Gegevens over ruimtelijke relaties:
###

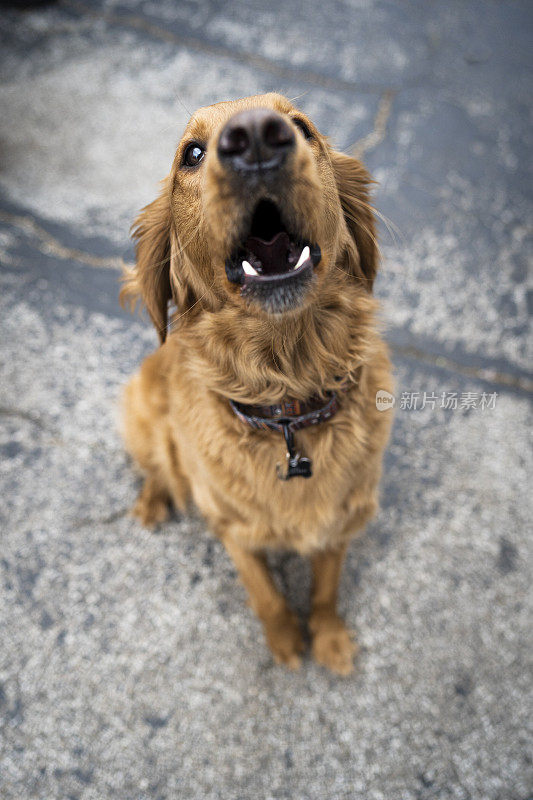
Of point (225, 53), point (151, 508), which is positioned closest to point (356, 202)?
point (151, 508)

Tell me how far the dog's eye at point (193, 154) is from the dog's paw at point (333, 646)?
1.75 metres

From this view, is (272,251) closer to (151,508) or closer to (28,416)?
(151,508)

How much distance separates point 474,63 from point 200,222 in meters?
3.79

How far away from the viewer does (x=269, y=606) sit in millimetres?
2047

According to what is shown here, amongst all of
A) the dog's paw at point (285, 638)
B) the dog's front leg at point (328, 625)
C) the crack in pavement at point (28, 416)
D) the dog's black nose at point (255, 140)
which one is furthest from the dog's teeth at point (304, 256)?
the crack in pavement at point (28, 416)

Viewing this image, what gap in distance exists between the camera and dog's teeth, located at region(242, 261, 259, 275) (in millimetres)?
1368

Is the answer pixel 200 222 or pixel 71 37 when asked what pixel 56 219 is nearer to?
pixel 71 37

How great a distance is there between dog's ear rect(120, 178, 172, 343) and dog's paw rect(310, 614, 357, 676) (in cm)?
133

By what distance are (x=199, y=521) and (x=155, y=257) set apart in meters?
1.29

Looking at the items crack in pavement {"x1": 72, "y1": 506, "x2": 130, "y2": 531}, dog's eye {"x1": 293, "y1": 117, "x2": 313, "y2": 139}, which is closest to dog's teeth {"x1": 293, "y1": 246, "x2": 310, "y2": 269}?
dog's eye {"x1": 293, "y1": 117, "x2": 313, "y2": 139}

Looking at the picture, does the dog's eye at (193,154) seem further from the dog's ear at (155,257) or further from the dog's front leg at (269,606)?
the dog's front leg at (269,606)

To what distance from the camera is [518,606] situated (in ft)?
7.45

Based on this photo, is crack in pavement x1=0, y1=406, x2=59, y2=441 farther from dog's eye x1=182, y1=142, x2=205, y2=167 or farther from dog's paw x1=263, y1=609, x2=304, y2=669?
dog's eye x1=182, y1=142, x2=205, y2=167

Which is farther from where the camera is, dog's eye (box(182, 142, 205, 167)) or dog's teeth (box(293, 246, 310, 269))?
dog's eye (box(182, 142, 205, 167))
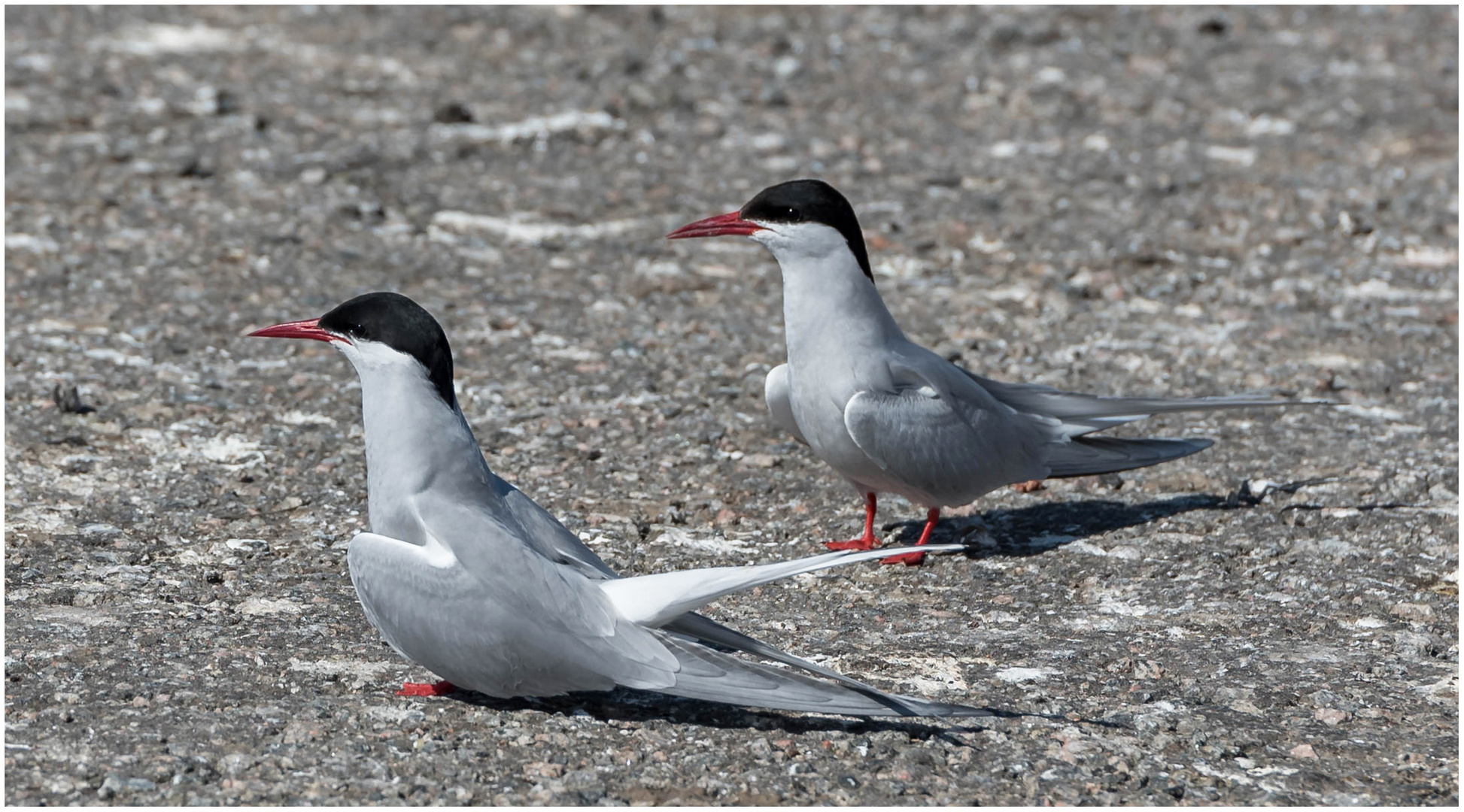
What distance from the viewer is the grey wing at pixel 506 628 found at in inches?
132

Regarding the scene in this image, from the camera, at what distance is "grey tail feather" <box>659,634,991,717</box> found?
10.6 feet

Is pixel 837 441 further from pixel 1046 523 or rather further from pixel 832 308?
pixel 1046 523

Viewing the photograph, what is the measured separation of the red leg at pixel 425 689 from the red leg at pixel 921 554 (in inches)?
59.7

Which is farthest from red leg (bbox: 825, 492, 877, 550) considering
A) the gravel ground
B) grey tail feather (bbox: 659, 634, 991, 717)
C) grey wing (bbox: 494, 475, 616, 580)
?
grey tail feather (bbox: 659, 634, 991, 717)

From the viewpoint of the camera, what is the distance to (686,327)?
6.61 meters

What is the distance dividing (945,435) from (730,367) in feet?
5.77

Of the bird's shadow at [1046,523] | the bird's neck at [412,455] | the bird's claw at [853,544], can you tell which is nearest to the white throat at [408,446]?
the bird's neck at [412,455]

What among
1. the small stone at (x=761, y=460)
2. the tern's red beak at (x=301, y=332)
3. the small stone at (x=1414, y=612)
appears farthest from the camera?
the small stone at (x=761, y=460)

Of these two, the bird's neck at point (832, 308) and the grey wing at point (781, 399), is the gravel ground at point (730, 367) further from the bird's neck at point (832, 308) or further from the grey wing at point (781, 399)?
the bird's neck at point (832, 308)

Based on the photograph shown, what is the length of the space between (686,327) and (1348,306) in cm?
293

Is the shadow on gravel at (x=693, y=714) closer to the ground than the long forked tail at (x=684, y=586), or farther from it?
closer to the ground

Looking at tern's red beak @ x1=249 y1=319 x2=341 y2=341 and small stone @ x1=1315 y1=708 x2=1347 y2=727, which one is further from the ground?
tern's red beak @ x1=249 y1=319 x2=341 y2=341

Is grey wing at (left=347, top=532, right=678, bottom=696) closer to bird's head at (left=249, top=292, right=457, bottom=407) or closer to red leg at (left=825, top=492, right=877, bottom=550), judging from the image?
bird's head at (left=249, top=292, right=457, bottom=407)

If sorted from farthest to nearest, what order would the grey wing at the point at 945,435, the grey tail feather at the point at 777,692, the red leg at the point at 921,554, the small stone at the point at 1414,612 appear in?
the red leg at the point at 921,554, the grey wing at the point at 945,435, the small stone at the point at 1414,612, the grey tail feather at the point at 777,692
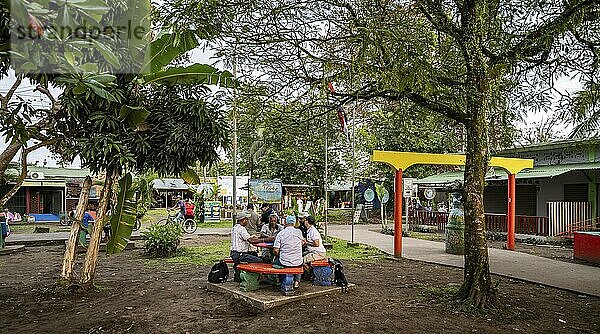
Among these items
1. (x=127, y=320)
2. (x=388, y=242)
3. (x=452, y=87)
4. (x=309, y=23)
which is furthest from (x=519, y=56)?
(x=388, y=242)

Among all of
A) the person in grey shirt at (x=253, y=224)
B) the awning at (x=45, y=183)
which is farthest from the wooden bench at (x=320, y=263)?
the awning at (x=45, y=183)

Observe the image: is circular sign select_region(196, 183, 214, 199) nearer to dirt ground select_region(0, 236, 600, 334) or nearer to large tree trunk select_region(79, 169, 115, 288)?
dirt ground select_region(0, 236, 600, 334)

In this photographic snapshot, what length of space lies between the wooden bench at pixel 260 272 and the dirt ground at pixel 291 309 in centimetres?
34

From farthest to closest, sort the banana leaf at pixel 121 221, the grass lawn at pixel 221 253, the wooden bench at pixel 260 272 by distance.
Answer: the grass lawn at pixel 221 253
the banana leaf at pixel 121 221
the wooden bench at pixel 260 272

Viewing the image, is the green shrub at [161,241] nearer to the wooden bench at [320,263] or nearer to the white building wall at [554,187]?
the wooden bench at [320,263]

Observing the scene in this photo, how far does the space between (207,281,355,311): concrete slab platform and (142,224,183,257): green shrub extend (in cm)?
539

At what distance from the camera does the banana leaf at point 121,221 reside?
8773mm

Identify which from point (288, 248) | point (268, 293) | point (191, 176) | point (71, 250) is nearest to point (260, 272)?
point (268, 293)

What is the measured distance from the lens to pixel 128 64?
310 inches

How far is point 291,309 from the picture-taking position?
24.9ft

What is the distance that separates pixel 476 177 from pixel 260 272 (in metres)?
4.02

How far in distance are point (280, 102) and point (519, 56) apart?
467 cm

###

**DOEL**
Vervang in de hele lijst hierboven elke "the camera" door "the observer" en laat al het andere ongewijzigd. Neem de afbeeldingen niet op.

**OPLOSSING**
Of point (225, 53), point (151, 508), which is positioned closest to point (356, 202)?
point (151, 508)

Tell me how far the dog's eye at point (193, 154) is from the dog's paw at point (333, 646)?
1.75 metres

From this view, is (272,251) closer to (151,508) or closer to (28,416)?
(151,508)

How much distance separates point 474,63 from point 200,222 in meters?
3.79

How far away from the viewer does (x=269, y=606) sit in millimetres?
2047

According to what is shown here, amongst all of
A) the dog's paw at point (285, 638)
B) the dog's front leg at point (328, 625)
C) the crack in pavement at point (28, 416)
D) the dog's black nose at point (255, 140)
which one is furthest from the dog's teeth at point (304, 256)?
the crack in pavement at point (28, 416)

Viewing this image, what gap in distance exists between the observer and dog's teeth, located at region(242, 261, 259, 275) (in millimetres)?
1368

Is the answer pixel 200 222 or pixel 71 37 when asked what pixel 56 219 is nearer to?
pixel 71 37

How great a distance is there between dog's ear rect(120, 178, 172, 343) and dog's paw rect(310, 614, 357, 676) (in cm)?
133

By what distance are (x=199, y=521) and (x=155, y=257) set apart in meters?
1.29

Looking at the items crack in pavement {"x1": 72, "y1": 506, "x2": 130, "y2": 531}, dog's eye {"x1": 293, "y1": 117, "x2": 313, "y2": 139}, which is closest to dog's teeth {"x1": 293, "y1": 246, "x2": 310, "y2": 269}?
dog's eye {"x1": 293, "y1": 117, "x2": 313, "y2": 139}

Looking at the picture, does the dog's eye at (193,154) seem further from the dog's ear at (155,257) or further from the dog's front leg at (269,606)?
the dog's front leg at (269,606)

To what distance from the observer is [518,606] situated (in ft)?
7.45

Based on this photo, is crack in pavement x1=0, y1=406, x2=59, y2=441 farther from dog's eye x1=182, y1=142, x2=205, y2=167 or farther from dog's paw x1=263, y1=609, x2=304, y2=669?
dog's eye x1=182, y1=142, x2=205, y2=167

Which is farther from where the observer is, dog's eye (box(182, 142, 205, 167)) or dog's teeth (box(293, 246, 310, 269))?
dog's eye (box(182, 142, 205, 167))
What distance from the viewer is the grey wing at pixel 506 628 found at in inches?
132

Regarding the scene in this image, from the observer, at what distance is "grey tail feather" <box>659,634,991,717</box> found?
10.6 feet

Is pixel 837 441 further from pixel 1046 523 or rather further from pixel 832 308?
pixel 1046 523

Viewing the photograph, what is the measured separation of the red leg at pixel 425 689 from the red leg at pixel 921 554 (in inches)?
59.7

Which is farthest from red leg (bbox: 825, 492, 877, 550) considering
A) the gravel ground
B) grey tail feather (bbox: 659, 634, 991, 717)
C) grey wing (bbox: 494, 475, 616, 580)
?
grey tail feather (bbox: 659, 634, 991, 717)

From the viewpoint of the observer, what is the distance to (686,327)?
6.61 meters

What is the distance dividing (945,435) from (730,367) in feet?
5.77

Of the bird's shadow at [1046,523] | the bird's neck at [412,455] | the bird's claw at [853,544], can you tell which is nearest to the white throat at [408,446]?
the bird's neck at [412,455]

What among
1. the small stone at (x=761, y=460)
2. the tern's red beak at (x=301, y=332)
3. the small stone at (x=1414, y=612)
appears farthest from the observer?
the small stone at (x=761, y=460)

Of these two, the bird's neck at point (832, 308) and the grey wing at point (781, 399), is the gravel ground at point (730, 367) further from the bird's neck at point (832, 308) or further from the grey wing at point (781, 399)?
the bird's neck at point (832, 308)

Based on the photograph shown, what is the length of the space between (686,327) and (1348,306) in cm?
293

Is the shadow on gravel at (x=693, y=714) closer to the ground than the long forked tail at (x=684, y=586), or farther from it?
closer to the ground

Looking at tern's red beak @ x1=249 y1=319 x2=341 y2=341 and small stone @ x1=1315 y1=708 x2=1347 y2=727, which one is further from the ground?
tern's red beak @ x1=249 y1=319 x2=341 y2=341

Is grey wing at (left=347, top=532, right=678, bottom=696) closer to bird's head at (left=249, top=292, right=457, bottom=407) or closer to red leg at (left=825, top=492, right=877, bottom=550), judging from the image?
bird's head at (left=249, top=292, right=457, bottom=407)

If sorted from farthest to nearest, what order would the grey wing at the point at 945,435, the grey tail feather at the point at 777,692, the red leg at the point at 921,554, the small stone at the point at 1414,612 appear in?
the red leg at the point at 921,554, the grey wing at the point at 945,435, the small stone at the point at 1414,612, the grey tail feather at the point at 777,692
Among these items
1. (x=127, y=320)
2. (x=388, y=242)
3. (x=452, y=87)
4. (x=309, y=23)
which is furthest from (x=519, y=56)?
(x=388, y=242)

Among all of
A) the person in grey shirt at (x=253, y=224)
B) the awning at (x=45, y=183)
which is farthest from the wooden bench at (x=320, y=263)?
the awning at (x=45, y=183)

Observe the image: is circular sign select_region(196, 183, 214, 199) nearer to dirt ground select_region(0, 236, 600, 334) or nearer to large tree trunk select_region(79, 169, 115, 288)?
dirt ground select_region(0, 236, 600, 334)

In this photographic snapshot, what length of space lies between the wooden bench at pixel 260 272 and the dirt ground at pixel 291 309 in centimetres?
34

From farthest to closest, sort the banana leaf at pixel 121 221, the grass lawn at pixel 221 253, the wooden bench at pixel 260 272 by distance.
Answer: the grass lawn at pixel 221 253
the banana leaf at pixel 121 221
the wooden bench at pixel 260 272

Viewing the image, is the green shrub at [161,241] nearer to the wooden bench at [320,263] or nearer to the white building wall at [554,187]?
the wooden bench at [320,263]

Observing the scene in this photo, how far does the space between (207,281,355,311): concrete slab platform and (142,224,183,257): green shrub extend (in cm)?
539

At what distance from the observer does the banana leaf at point 121,221 reside?
8773mm

Identify which from point (288, 248) | point (268, 293) | point (191, 176) | point (71, 250) is nearest to point (260, 272)?
point (268, 293)

What is the measured distance from the lens to pixel 128 64?
310 inches

How far is point 291,309 from the picture-taking position?
24.9ft

What is the distance that separates pixel 476 177 from pixel 260 272 (in metres)?
4.02

How far in distance are point (280, 102) and point (519, 56) apart?
467 cm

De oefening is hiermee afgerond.